--- ABOUT THIS TASK ---
Leaving all pictures aside, copy exactly the lines from the start of the listing below through the line that contains "[researcher-annotated camera trap]", and only those lines.
<<<<
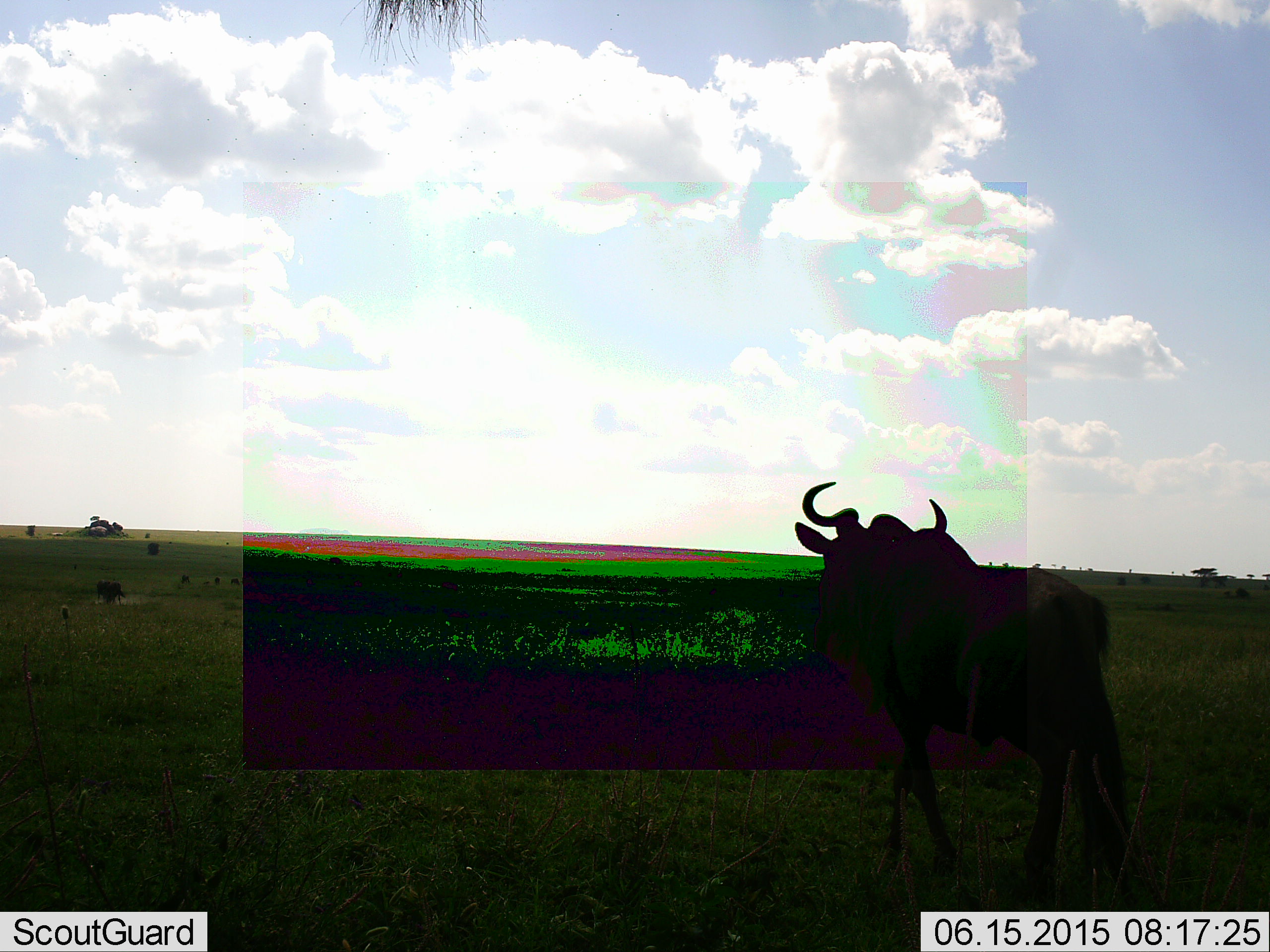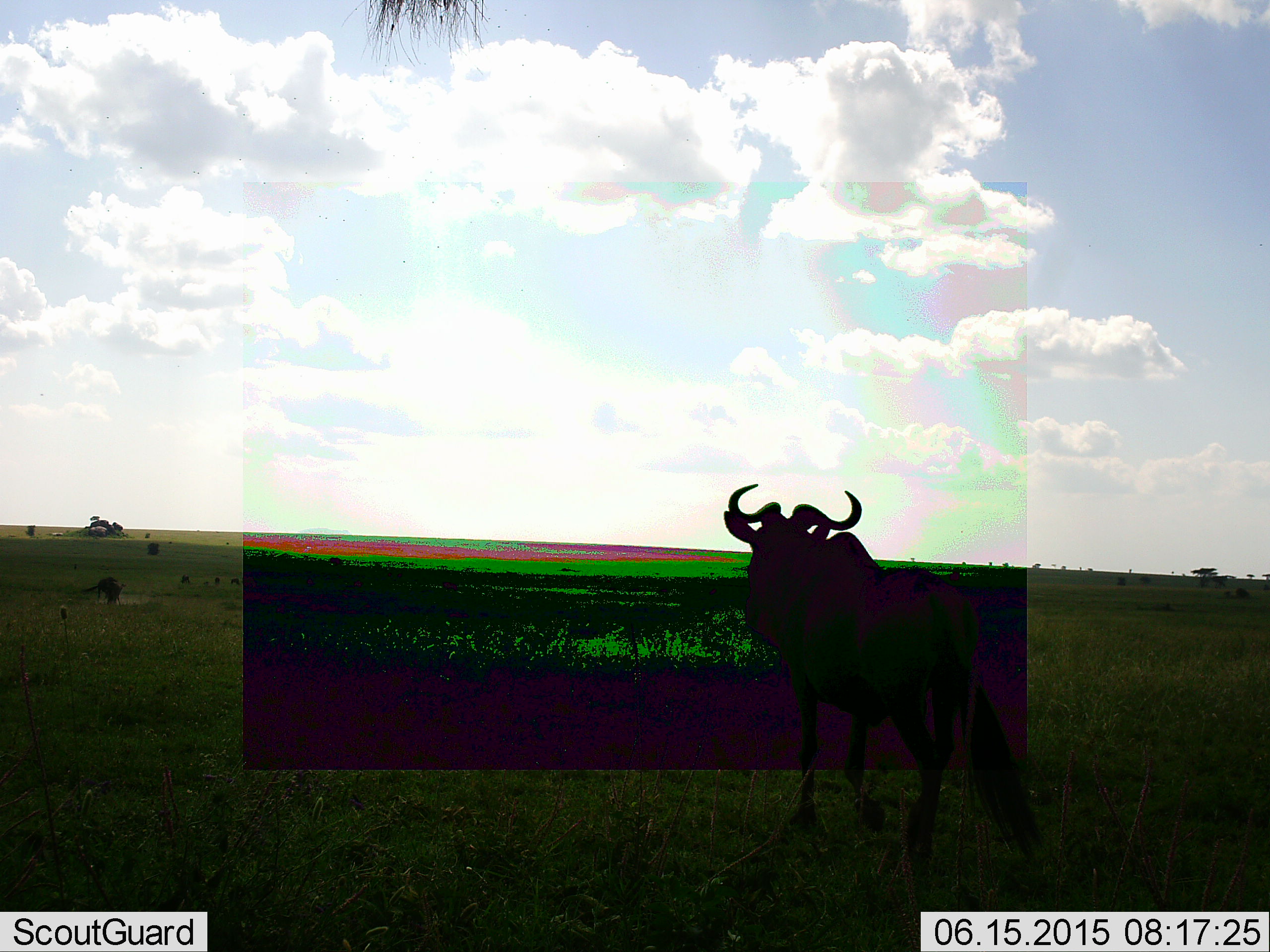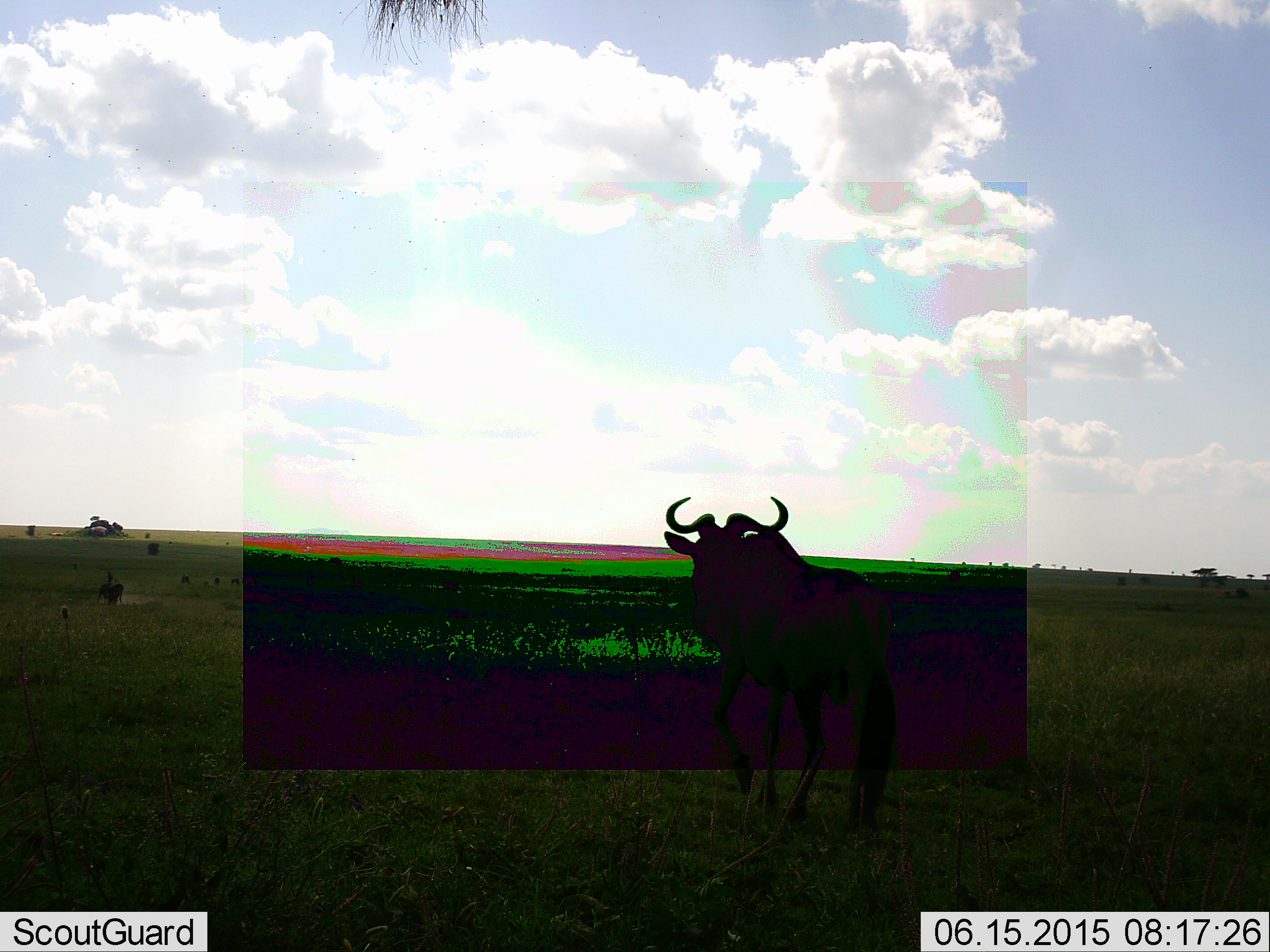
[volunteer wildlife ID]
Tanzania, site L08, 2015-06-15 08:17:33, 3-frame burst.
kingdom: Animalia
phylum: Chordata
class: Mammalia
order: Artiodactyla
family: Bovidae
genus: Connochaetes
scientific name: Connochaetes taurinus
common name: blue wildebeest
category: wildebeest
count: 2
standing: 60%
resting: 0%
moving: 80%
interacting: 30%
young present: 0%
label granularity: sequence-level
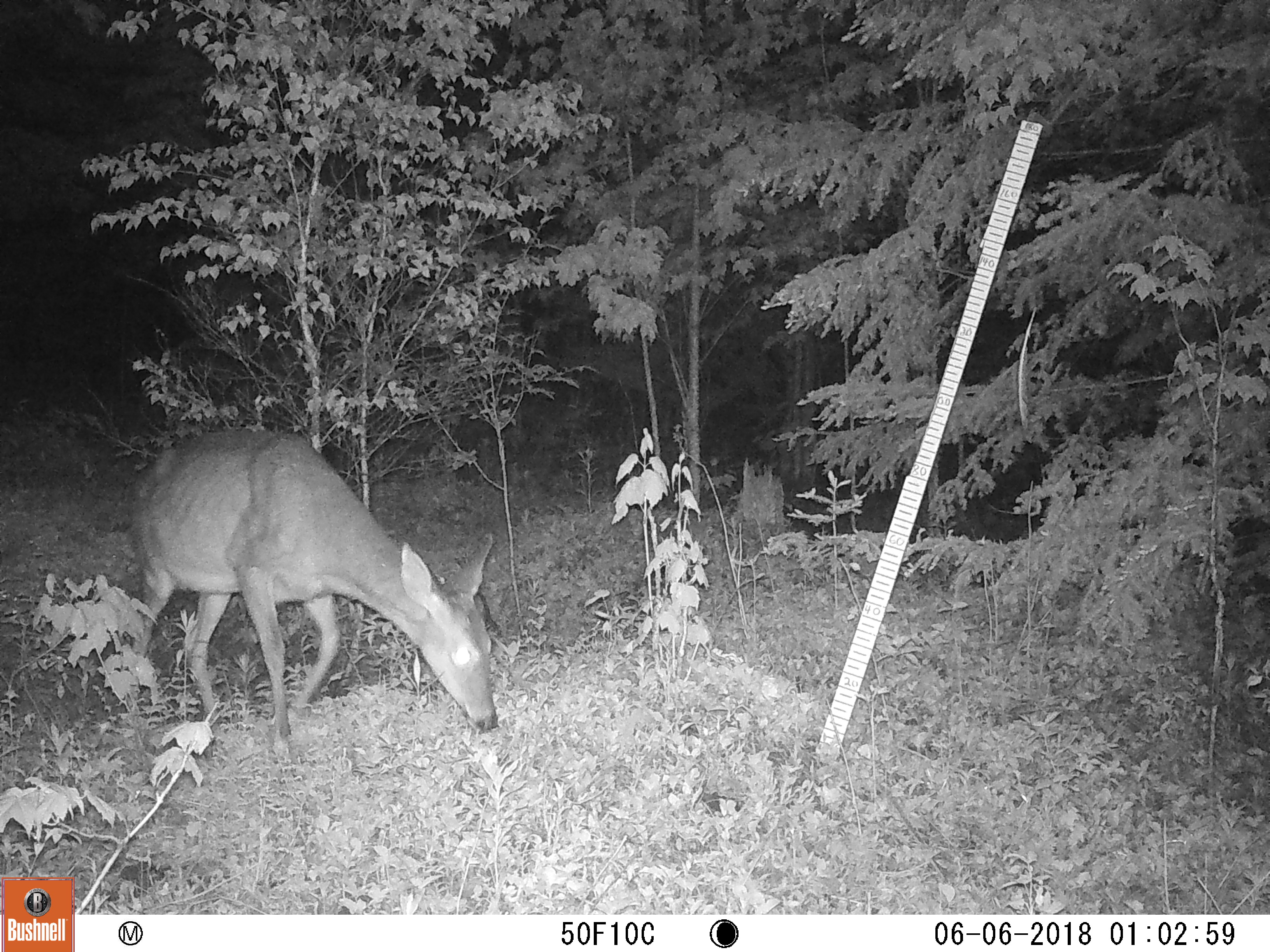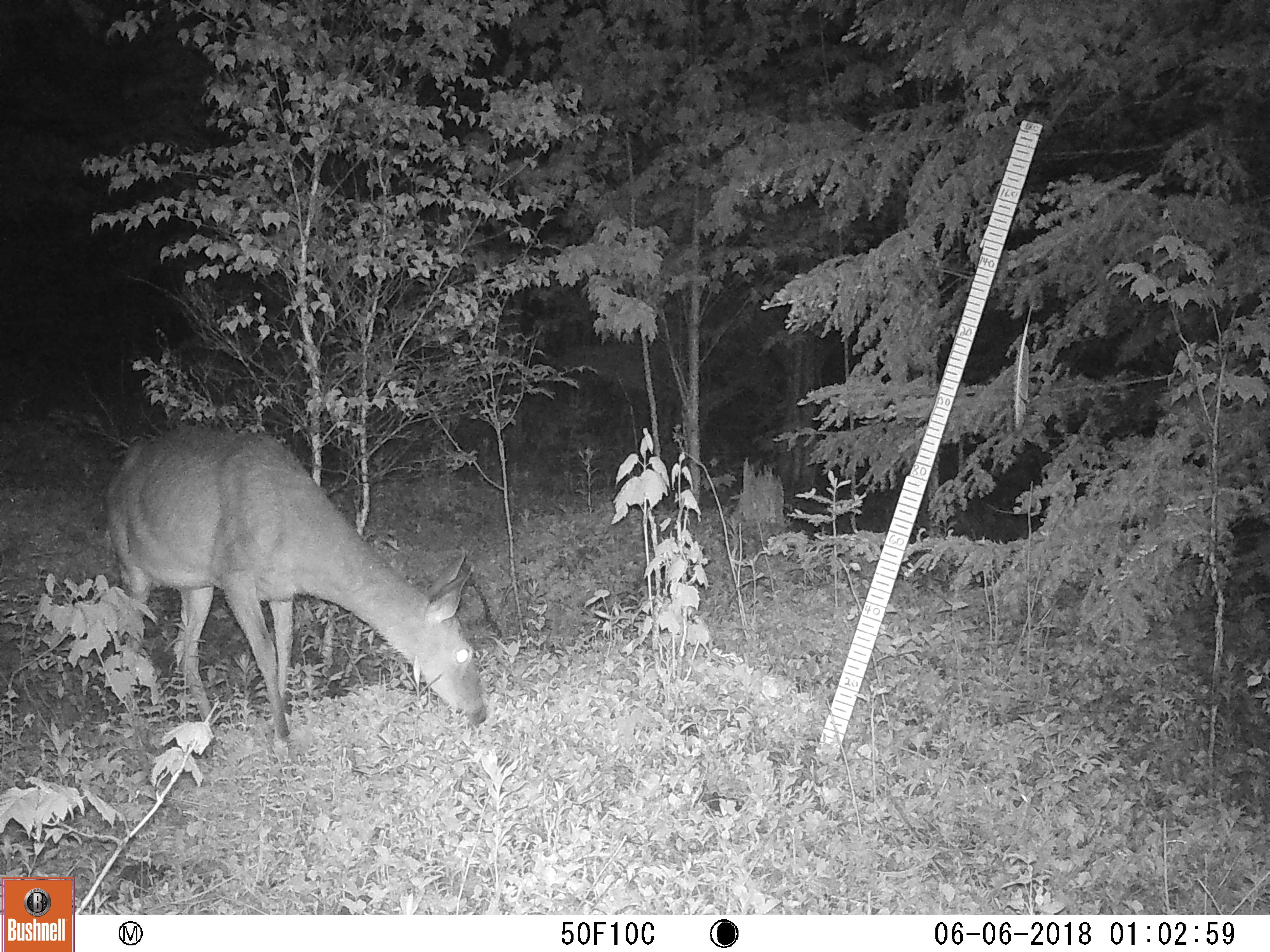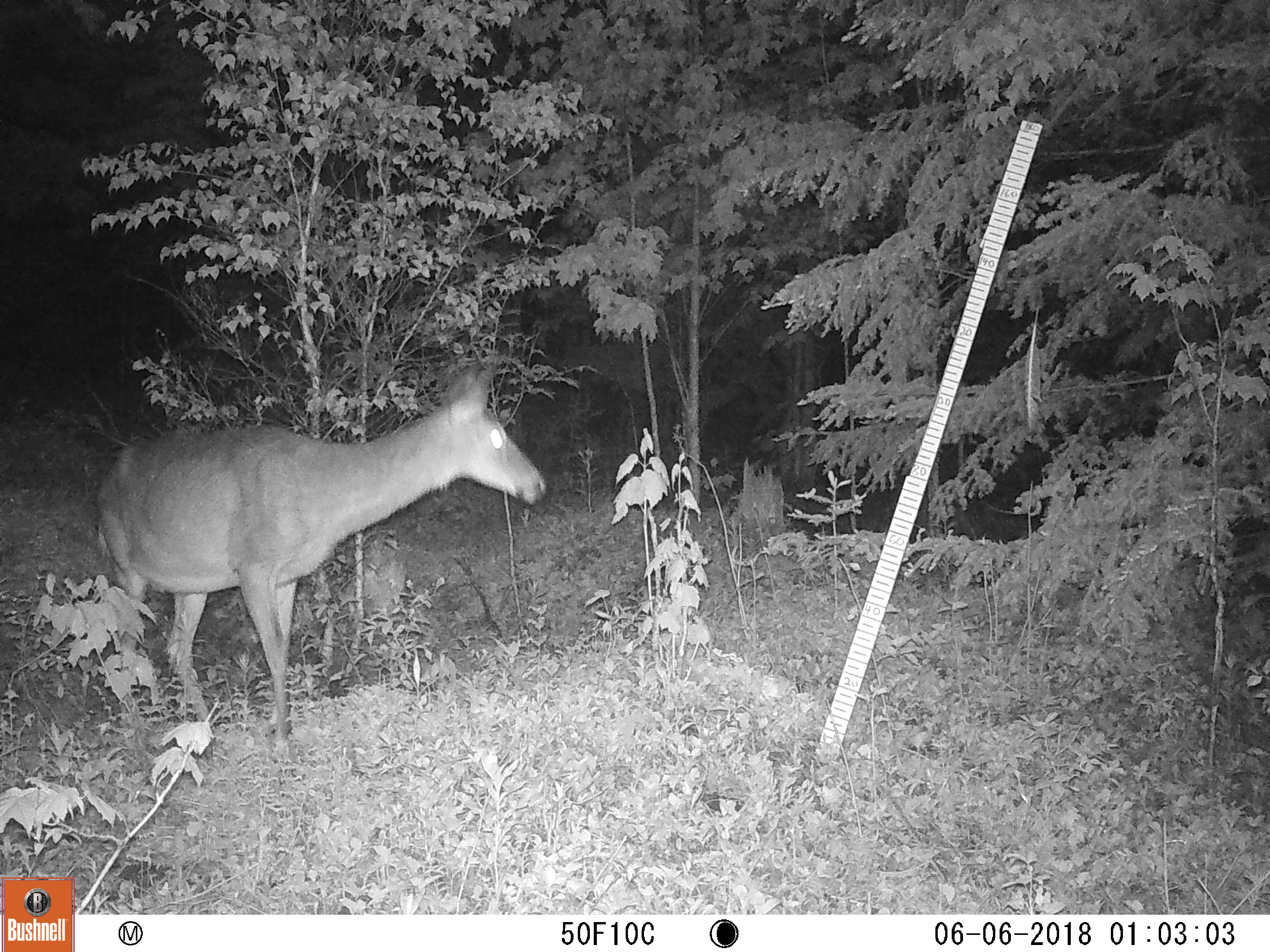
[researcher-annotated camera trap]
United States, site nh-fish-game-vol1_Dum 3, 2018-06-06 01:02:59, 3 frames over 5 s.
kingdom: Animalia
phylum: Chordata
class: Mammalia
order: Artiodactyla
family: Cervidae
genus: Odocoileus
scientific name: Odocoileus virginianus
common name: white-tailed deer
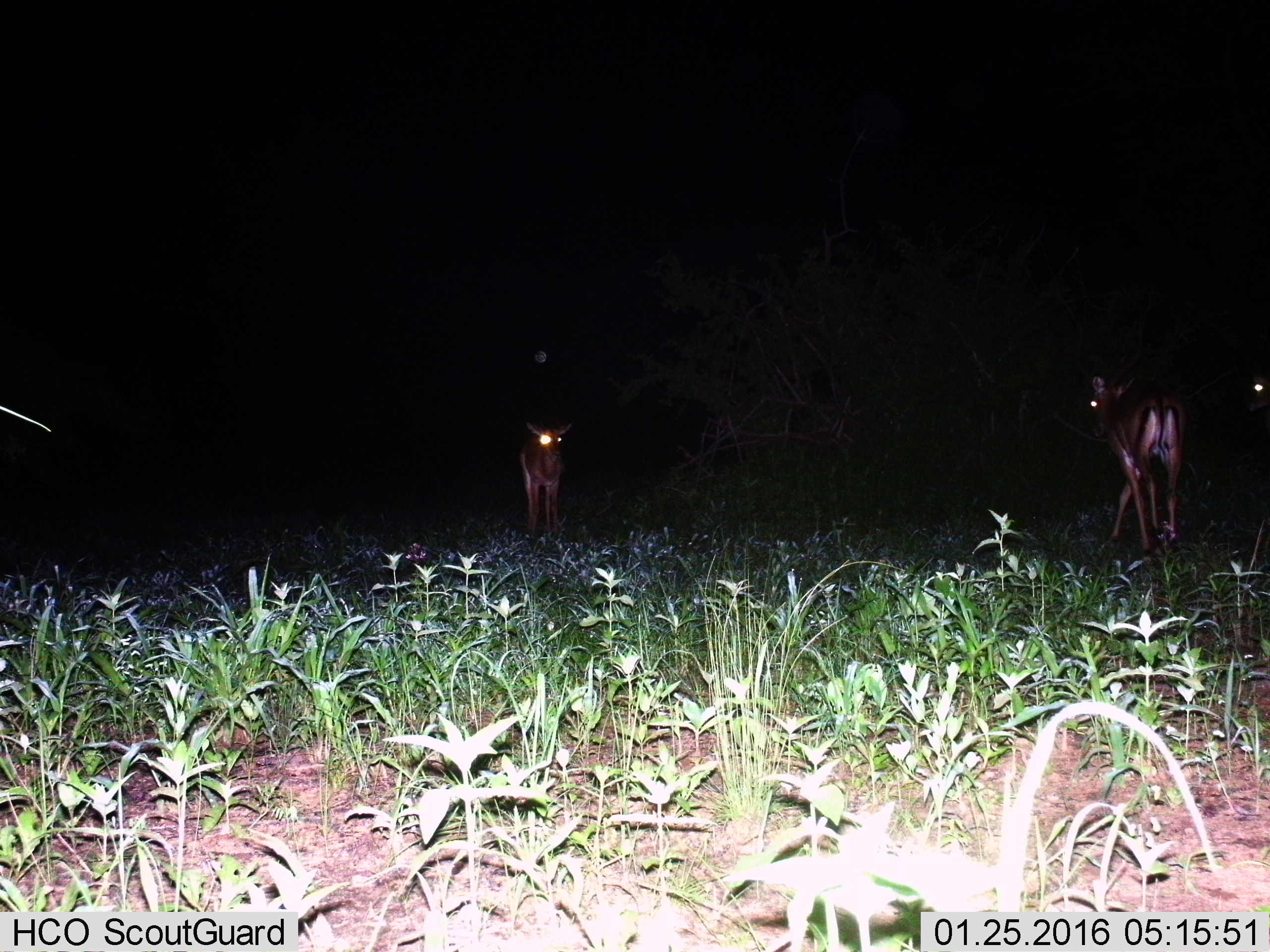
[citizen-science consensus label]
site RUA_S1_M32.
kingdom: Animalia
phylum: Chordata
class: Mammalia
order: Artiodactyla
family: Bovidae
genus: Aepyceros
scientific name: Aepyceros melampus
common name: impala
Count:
>>>>
--- RESULT ---
[volunteer wildlife ID]
Tanzania, site L08, 2015-06-15 08:17:33, 3-frame burst.
kingdom: Animalia
phylum: Chordata
class: Mammalia
order: Artiodactyla
family: Bovidae
genus: Connochaetes
scientific name: Connochaetes taurinus
common name: blue wildebeest
category: wildebeest
count: 2
standing: 60%
resting: 0%
moving: 80%
interacting: 30%
young present: 0%
label granularity: sequence-level
[researcher-annotated camera trap]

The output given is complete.